§ OBJECTIF 1:
Résumez en deux phrases l'extrait sur l'auto-évaluation liée à la norme ISO 9000.

§ EXTRAIT DU TEXTE:
■ ■ ■ ■ ■ ■ ■

Une fois découverte, la représentation de l’organisation que propose la norme ISO 9000 doit être appliquée au cas de chaque entreprise. Cela pose le problème de l’auto-évaluation à travers la réalisation des audits internes et le problème du positionnement des responsables qualité chargés de la mise en place de la norme.



2.1.L’auto-évaluation de l’organisation :



Il existe deux voies par lesquelles la mise en place de la norme ISO 9000 tend à établir une auto-évaluation.

2.1.1.L’auto-évaluation par la description :



La première voie est liée à l’obligation de décrire l’organisation dans le manuel qualité, la cartographie et les procédures à fixer. Or se décrire c’est déjà porter un jugement. On ne peut dessiner un paysage ou le décrire par la parole sans teinter cette représentation d’un ressenti.

Aucune représentation ne peut par définition être neutre. Ainsi la mise en place de la norme ISO 9000 met l’organisation face à son propre reflet. Ce reflet, donné par les documents demandés par la norme constitue une référence en tant qu’élément statique (en effet, la première caractéristique d’une référence est d’être stable, ou permanente, sinon elle ne peut pas jouer son rôle de repère). Or l’organisation, quant à elle, évolue et ceci pour des raisons liées à des changements dans son environnement ou à des changement dans les acteurs internes à l’organisation (départs volontaires ou non, recrutements). De plus ces acteurs sont susceptibles d’évoluer même sans changement de personne du fait de l’âge ou de l’expérience. Si la norme postule qu’il convient d’écrire ce que l’on fait et de faire ce que l’on a écrit, cela implique, en raison des délais de re-formulation et de la ligne hiérarchique que doivent suivre les modifications que ces dernières génèrent une approche comparative entre l’organisation elle-même et les documents la décrivant.
Gomez (1996) fournit quelques pistes de réflexion au sujet de l’auto-évaluation suscitée par la mise en place de la norme ISO 9000. Il indique ainsi que :

“ Décrire ce que l’on fait, c’est décrire ce que l’on doit faire ”( p.122)

■ ■ ■ ■ ■ ■ ■

§ OBJECTIF 2:
Recopiez les entrées depuis la ligne contenant « Is the long » jusqu'à la fin des entrées. Remplacez-y « further » par « farther » et ne modifiez rien d'autre.

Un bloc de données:

■ ■ ■ ■ ■ ■ ■

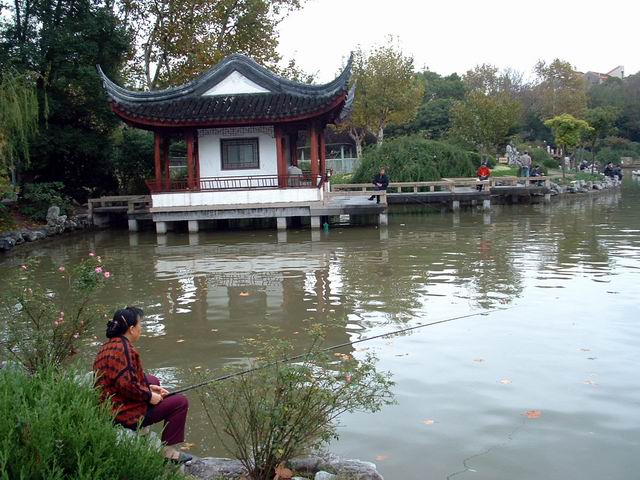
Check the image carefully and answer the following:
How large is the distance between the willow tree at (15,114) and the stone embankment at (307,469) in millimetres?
14217

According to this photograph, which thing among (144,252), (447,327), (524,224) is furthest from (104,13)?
(447,327)

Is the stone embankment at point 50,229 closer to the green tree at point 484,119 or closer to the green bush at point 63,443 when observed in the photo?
the green bush at point 63,443

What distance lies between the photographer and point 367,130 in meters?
41.5

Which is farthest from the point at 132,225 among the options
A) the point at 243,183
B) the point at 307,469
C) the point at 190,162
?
the point at 307,469

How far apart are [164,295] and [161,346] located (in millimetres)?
3047

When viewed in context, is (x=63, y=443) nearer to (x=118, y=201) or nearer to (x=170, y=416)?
(x=170, y=416)

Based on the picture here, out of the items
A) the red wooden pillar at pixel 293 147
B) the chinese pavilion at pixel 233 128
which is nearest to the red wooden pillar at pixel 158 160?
the chinese pavilion at pixel 233 128

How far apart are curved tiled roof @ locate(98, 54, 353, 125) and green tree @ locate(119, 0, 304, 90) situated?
21.6 feet

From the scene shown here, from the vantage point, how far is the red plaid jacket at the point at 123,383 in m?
4.18

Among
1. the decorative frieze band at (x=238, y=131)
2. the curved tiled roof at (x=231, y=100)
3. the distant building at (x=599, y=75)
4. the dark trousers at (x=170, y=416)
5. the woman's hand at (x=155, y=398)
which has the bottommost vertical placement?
the dark trousers at (x=170, y=416)

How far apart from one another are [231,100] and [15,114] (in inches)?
230

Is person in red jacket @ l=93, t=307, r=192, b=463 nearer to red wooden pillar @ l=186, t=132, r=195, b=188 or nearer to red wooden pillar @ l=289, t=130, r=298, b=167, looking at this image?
red wooden pillar @ l=186, t=132, r=195, b=188

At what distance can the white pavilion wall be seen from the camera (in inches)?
800

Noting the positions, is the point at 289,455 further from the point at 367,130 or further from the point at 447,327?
the point at 367,130
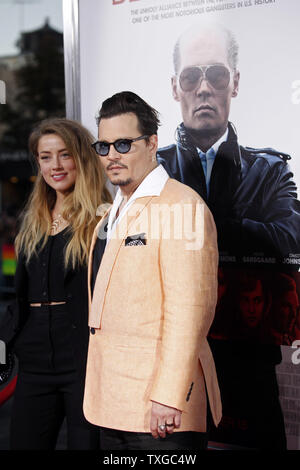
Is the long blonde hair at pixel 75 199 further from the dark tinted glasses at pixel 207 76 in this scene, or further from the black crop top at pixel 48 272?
the dark tinted glasses at pixel 207 76

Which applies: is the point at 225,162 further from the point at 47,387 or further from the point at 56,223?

■ ■ ■ ■ ■ ■ ■

§ SOLUTION DÉTAILLÉE 1:
La mise en place de la norme ISO 9000 oblige l'organisation à se décrire dans le manuel qualité, la cartographie et les procédures, ce qui revient déjà à porter un jugement, puisque aucune représentation ne peut être neutre. Ces documents forment une référence stable alors que l'organisation évolue, ce qui entraîne une approche comparative entre l'organisation et les documents qui la décrivent.

§ SOLUTION DÉTAILLÉE 2:
Is the long blonde hair at pixel 75 199 farther from the dark tinted glasses at pixel 207 76 in this scene, or farther from the black crop top at pixel 48 272?
the dark tinted glasses at pixel 207 76

Which applies: is the point at 225,162 farther from the point at 47,387 or farther from the point at 56,223?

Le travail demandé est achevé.